Recap Rome: Season 1, Episode 2 - How Titus Pullo Brought Down the Republic

This second episode is based on events that took place in 50 BC and 49 BC. Caesar's proconsulship in Gaul is about to expire, which would mean a loss of the office's immunity against prosecution by his political enemies. He had faced the same situation five years prior, but at that time his command had been extended with the help of his allies Pompey and Marcus Crassus. This time Caesar cannot count on his former allies, as Pompey has openly turned against him, and Crassus was killed in 53 BC. Caesar instead has to rely on Mark Antony for his political maneuvering: newly elected to the office of Tribune of the People (tribunus plebis), Mark Antony has veto power in the Roman Senate.

Meanwhile, Lucius Vorenus, now a first spear centurion (centurio primi pili), and Pullo return to Rome. After dropping off Gaius Octavian, Vorenus returns to his wife, whom he hasn't seen in eight years since he left for Gaul, only to find her holding a fairly new baby in her arms. When Vorenus asks her whose child it is, she tells him it is his grandson by his eldest daughter who has just newly turned 14. Meanwhile, Pullo returns to prostitution and gambling. He's already lost most of his money in a gambling den full of Pompey's supporters when he discovers that he is being cheated by one of his opponents. He stabs the man through the throat, but is injured in the fight that breaks out. Pullo manages to drag himself to Vorenus's home, where he receives trepanation (courtesy of Vorenus) from a Greek doctor.

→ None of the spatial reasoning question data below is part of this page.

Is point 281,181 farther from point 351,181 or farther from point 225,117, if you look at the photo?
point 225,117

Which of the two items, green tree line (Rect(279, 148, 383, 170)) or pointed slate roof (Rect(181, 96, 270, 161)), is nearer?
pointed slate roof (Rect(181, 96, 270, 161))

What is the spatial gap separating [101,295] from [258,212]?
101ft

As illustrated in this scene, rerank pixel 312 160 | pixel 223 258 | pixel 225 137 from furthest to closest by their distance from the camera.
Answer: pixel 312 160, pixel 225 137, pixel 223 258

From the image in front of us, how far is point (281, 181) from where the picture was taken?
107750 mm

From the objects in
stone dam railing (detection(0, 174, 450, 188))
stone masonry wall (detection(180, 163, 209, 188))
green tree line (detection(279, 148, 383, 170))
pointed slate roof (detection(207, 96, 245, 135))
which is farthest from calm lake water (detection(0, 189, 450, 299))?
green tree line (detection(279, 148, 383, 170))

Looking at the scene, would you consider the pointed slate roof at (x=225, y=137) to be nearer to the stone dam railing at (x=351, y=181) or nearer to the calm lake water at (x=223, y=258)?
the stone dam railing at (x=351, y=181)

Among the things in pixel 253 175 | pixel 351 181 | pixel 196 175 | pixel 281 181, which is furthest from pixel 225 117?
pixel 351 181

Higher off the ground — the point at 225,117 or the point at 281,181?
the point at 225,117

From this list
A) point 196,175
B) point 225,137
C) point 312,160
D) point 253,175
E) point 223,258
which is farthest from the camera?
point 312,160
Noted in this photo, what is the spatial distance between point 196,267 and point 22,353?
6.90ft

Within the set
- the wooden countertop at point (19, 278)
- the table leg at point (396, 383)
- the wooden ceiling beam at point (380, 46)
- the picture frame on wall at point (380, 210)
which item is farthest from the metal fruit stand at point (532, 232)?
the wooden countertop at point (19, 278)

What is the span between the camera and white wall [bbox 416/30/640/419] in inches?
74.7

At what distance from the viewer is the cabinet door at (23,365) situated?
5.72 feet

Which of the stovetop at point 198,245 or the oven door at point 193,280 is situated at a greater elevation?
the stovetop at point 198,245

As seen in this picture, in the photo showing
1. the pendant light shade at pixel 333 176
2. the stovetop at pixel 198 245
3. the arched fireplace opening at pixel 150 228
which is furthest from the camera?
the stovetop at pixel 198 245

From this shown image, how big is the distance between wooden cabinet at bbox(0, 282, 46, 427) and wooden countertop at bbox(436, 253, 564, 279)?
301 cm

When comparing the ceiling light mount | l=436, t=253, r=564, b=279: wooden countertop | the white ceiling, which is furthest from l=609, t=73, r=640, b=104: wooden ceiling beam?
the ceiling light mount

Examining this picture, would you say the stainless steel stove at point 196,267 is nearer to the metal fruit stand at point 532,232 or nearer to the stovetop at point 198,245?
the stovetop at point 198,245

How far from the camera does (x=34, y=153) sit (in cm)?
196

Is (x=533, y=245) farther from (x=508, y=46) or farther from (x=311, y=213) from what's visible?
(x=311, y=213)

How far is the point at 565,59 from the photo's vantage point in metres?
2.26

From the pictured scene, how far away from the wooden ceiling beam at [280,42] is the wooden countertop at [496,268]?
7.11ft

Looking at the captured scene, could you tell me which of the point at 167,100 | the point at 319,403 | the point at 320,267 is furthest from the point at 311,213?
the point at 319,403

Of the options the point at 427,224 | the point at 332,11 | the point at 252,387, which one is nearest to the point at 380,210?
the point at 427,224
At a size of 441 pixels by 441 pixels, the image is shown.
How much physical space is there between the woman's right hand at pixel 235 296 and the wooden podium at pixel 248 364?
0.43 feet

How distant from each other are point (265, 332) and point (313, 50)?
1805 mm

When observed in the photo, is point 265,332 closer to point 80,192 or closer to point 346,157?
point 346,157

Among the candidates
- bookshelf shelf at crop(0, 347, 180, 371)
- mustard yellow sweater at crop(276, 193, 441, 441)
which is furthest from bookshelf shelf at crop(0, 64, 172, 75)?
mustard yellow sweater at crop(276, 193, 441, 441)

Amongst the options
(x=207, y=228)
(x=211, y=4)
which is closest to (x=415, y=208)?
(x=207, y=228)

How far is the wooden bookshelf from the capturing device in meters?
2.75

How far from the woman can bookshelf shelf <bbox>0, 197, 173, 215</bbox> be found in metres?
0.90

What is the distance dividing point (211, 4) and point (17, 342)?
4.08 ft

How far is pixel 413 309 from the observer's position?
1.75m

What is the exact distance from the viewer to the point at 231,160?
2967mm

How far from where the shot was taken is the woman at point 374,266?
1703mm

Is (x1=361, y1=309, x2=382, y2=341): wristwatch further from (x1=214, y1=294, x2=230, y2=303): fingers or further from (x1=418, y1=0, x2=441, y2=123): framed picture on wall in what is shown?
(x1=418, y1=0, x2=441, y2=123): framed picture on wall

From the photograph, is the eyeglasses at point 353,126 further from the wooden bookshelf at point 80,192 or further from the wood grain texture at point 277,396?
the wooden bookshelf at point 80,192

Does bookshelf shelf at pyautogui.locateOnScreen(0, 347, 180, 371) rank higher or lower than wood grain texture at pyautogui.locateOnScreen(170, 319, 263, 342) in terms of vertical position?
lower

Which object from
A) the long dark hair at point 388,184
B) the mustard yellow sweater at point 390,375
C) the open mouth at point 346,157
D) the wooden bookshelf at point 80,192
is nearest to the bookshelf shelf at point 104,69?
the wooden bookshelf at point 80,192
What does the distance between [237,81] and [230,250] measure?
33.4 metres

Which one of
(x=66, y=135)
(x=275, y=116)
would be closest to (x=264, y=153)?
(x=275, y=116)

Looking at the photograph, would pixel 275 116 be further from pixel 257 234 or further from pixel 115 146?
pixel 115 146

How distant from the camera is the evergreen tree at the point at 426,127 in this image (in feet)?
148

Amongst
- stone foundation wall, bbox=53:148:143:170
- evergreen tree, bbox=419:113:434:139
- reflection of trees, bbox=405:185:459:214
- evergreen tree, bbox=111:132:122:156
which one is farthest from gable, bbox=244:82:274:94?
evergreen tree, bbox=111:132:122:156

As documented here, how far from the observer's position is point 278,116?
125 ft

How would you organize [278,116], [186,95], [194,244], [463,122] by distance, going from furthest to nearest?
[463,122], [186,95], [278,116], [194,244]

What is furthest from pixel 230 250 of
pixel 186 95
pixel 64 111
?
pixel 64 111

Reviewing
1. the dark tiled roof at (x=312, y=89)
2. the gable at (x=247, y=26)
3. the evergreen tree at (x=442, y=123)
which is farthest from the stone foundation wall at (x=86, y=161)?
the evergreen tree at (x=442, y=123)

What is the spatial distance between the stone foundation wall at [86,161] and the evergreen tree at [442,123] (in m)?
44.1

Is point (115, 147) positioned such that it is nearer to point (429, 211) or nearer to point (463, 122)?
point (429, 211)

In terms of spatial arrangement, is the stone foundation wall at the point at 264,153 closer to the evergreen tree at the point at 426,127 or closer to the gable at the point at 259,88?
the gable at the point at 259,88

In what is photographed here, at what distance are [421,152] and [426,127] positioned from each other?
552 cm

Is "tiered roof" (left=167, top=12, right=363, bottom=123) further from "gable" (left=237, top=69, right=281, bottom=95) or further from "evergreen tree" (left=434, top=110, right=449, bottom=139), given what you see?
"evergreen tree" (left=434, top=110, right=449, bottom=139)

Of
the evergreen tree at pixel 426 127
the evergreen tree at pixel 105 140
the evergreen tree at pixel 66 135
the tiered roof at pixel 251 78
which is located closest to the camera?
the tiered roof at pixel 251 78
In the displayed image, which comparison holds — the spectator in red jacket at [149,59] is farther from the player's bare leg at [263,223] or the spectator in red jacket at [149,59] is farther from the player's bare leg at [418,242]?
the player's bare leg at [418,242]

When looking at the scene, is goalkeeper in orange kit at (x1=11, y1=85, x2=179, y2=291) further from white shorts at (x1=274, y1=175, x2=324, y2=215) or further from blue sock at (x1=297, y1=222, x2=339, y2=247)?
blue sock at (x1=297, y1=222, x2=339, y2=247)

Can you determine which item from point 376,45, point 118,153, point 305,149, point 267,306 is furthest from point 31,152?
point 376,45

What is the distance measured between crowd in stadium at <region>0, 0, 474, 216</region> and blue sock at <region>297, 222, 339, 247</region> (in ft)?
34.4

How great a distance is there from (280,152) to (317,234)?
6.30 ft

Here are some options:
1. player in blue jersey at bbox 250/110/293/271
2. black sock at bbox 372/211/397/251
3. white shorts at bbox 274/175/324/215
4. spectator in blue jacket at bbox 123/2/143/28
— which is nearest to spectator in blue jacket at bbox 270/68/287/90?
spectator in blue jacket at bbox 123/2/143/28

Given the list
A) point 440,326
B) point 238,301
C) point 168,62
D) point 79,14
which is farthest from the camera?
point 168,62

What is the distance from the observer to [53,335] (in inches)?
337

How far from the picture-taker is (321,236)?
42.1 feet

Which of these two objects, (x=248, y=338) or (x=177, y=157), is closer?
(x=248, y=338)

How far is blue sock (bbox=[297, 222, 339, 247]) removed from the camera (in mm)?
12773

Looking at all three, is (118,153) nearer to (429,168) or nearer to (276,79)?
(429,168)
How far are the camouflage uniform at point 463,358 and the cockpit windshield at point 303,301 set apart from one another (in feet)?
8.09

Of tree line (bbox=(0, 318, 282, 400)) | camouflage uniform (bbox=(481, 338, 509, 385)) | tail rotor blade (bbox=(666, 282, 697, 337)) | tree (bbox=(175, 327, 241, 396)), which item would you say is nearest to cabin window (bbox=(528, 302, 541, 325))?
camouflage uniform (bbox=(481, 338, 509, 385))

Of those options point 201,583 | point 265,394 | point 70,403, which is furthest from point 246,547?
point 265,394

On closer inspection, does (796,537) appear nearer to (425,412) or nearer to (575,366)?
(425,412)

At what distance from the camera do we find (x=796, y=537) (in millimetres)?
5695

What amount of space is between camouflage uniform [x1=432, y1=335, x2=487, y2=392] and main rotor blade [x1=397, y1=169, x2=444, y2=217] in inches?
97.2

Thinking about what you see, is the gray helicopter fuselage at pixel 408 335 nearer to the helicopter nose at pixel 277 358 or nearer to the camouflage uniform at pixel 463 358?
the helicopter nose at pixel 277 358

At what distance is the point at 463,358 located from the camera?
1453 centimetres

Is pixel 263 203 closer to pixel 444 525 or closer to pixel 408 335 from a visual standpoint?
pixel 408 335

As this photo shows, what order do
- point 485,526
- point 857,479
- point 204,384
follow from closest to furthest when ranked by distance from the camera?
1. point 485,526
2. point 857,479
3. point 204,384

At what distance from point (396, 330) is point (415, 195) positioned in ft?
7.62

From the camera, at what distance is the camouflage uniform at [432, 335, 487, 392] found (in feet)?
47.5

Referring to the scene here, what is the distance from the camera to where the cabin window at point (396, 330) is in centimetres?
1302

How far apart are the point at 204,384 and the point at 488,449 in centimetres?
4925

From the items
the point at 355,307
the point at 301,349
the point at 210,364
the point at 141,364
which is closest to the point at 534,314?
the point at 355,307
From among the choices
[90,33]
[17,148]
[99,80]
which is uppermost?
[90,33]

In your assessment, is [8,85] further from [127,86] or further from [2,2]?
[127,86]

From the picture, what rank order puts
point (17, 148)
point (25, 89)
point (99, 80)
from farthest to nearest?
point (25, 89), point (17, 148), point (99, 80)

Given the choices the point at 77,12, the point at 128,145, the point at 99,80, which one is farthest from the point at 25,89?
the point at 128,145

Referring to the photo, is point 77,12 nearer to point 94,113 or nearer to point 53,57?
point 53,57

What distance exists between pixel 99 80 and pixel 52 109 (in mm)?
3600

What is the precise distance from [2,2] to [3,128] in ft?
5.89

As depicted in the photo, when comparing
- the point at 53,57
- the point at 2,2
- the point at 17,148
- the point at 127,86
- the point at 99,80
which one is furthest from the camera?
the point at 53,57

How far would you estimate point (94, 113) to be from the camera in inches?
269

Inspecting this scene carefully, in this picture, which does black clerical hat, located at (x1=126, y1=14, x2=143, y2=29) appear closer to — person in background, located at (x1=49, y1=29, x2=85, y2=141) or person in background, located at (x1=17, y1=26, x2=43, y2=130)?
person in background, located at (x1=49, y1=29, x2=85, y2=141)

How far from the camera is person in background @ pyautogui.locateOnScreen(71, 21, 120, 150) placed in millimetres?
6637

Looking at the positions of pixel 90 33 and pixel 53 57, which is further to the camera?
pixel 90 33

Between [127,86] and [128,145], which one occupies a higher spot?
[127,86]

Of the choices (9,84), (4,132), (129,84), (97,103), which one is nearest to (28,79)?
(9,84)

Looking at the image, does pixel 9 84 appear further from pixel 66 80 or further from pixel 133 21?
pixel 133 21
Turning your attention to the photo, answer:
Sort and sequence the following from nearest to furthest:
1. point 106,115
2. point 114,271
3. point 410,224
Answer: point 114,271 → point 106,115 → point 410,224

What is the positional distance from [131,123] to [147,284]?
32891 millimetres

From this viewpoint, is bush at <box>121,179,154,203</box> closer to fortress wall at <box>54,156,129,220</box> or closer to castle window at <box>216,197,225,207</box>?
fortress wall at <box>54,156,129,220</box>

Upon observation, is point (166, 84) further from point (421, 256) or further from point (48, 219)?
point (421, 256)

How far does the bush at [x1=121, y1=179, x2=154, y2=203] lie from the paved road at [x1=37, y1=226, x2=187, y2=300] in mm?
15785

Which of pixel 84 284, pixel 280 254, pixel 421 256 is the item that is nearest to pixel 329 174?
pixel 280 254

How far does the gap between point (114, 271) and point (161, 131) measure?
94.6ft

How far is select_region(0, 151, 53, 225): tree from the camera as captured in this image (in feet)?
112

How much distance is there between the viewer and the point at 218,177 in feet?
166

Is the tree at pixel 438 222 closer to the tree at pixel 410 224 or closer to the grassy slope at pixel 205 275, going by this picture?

Caesar's political enemies, led by Pompey, plan to pass a motion in the Senate that would set an ultimatum for Caesar to surrender his command, or be declared a public enemy. Pompey enlists the help of Cato the Younger, Metellus Scipio (Pompey's new father-in-law), and of the reluctant Cicero. Pompey wants the motion to pass by a large majority, so that Caesar would see that he is isolated and has no political supporters. On the other hand, Pompey also expects the motion to be vetoed by Caesar's ally Mark Antony, in which case the blame for any subsequent escalation would rest with Caesar. However, a brawl erupts on the Senate floor and Mark Antony's veto is not recorded, nor is the session formally adjourned. Pompey is taken by surprise, and arranges for the Senate session to be continued the next day so that the tribune's veto can be recorded. He also gives orders to his minions that Mark Antony must not be harmed in any way.

Not knowing of Pompey's orders and feeling threatened because of his association with Caesar, Mark Antony calls on the soldiers from Caesar's 13th Legion (Legio XIII), including Vorenus and Pullo, for protection. With Vorenus and Pullo walking beside him, Mark Antony makes his way to the Forum in order to properly record his veto in the Senate. Just as they are marching through a throng of Pompey's supporters, a friend of the gambler Pullo killed in the gambling den fight lunges from the crowd with a knife and attacks Pullo. Though the assailant is cut down swiftly, both sides believe that Mark Antony was the intended victim and a bloody fight erupts between the two mobs, just as Pompey emerges from the Senate House. Vorenus and Pullo escape with Antony, though the former is wounded and barely survives the return to Caesar's 13th Legion in Cisalpine Gaul (northern Italy).

Upon hearing the news, Caesar marches his army south toward Rome, marking the beginning of the civil war. Caesar crosses the Rubicon River with the remainder of his army in January, 49 BC. As the news is cried throughout the city, Niobe suckles the baby, indicating that it is really hers.